Trecho do documento:
◆ ◆ ◆ ◆
O ato teve consequências. O decreto de expulsão foi assinado por Vargas em 27 de agosto. Em 23 de setembro, a “estrangeira nociva” embarcou no vapor La Coruña. Deu à luz a Anita Leocádia na prisão de Barnimstrasse, em 27 de novembro. Sua filha, após o período de amamentação e de grande campanha internacional para tanto, foi entregue à avó paterna, em 21 de janeiro de 1938. Em 23 de abril de 1942, Olga foi morta em uma câmara de gás em Bernburg.

O Judiciário negou o pedido de gratuidade em um habeas corpus, ainda quando declarada a condição indigente a que foi reduzida a presa. Reconheceu poderes a um decreto para afastar a valia de uma garantia constitucional. Não quis dar à prisioneira o devido processo legal pelo crime do qual foi acusada no Brasil. Ciente de que mandava uma judia para as mãos da Gestapo, não levou tal fato em consideração. Deixou de proteger um nascituro brasileiro, ainda quando a Constituição em vigor concedia especial proteção à maternidade. Na lista das piores decisões já exaradas pela Corte Suprema, esse processo infame merece uma posição de destaque.
◆ ◆ ◆ ◆
Dados exibidos:
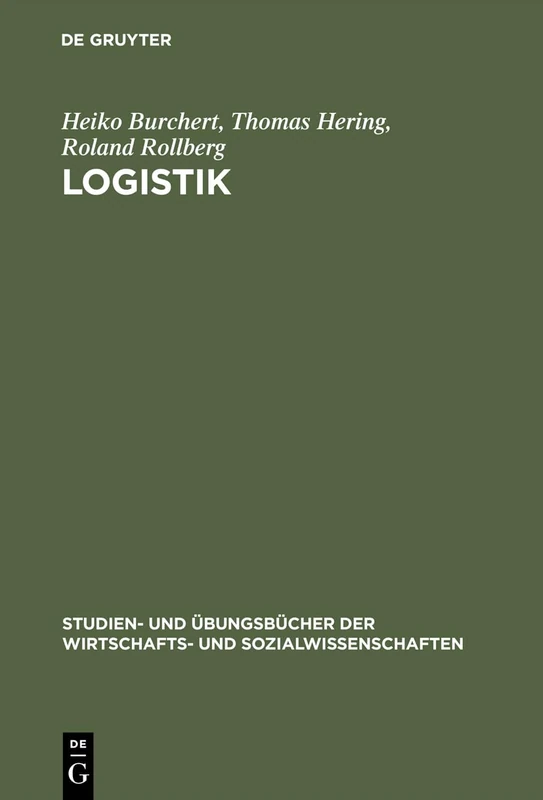 Logistik: Aufgaben Und Lösungen (Studien- Und Übungsbücher der Wirtschafts- Und Sozialwissens)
◆ ◆ ◆ ◆
Instrução 1: Diga se as afirmações (a), (b) e (c) estão de acordo com o trecho sobre a expulsão de Olga. Responda sim ou não e cite as palavras exatas do texto que decidem cada uma: (a) a filha foi entregue à avó paterna; (b) o Judiciário concedeu a gratuidade no habeas corpus; (c) Olga embarcou no vapor La Coruña em 27 de agosto.
Instrução 2: Reescreva a parte do trecho sobre a expulsão de Olga que vai de "O ato teve consequências." a "gás em Bernburg.", trocando "vapor" por "navio".

Resposta 1:
(a) Sim: "foi entregue à avó paterna, em 21 de janeiro de 1938".
(b) Não: "O Judiciário negou o pedido de gratuidade em um habeas corpus".
(c) Não: "Em 23 de setembro, a “estrangeira nociva” embarcou no vapor La Coruña".

Resposta 2:
O ato teve consequências. O decreto de expulsão foi assinado por Vargas em 27 de agosto. Em 23 de setembro, a “estrangeira nociva” embarcou no navio La Coruña. Deu à luz a Anita Leocádia na prisão de Barnimstrasse, em 27 de novembro. Sua filha, após o período de amamentação e de grande campanha internacional para tanto, foi entregue à avó paterna, em 21 de janeiro de 1938. Em 23 de abril de 1942, Olga foi morta em uma câmara de gás em Bernburg.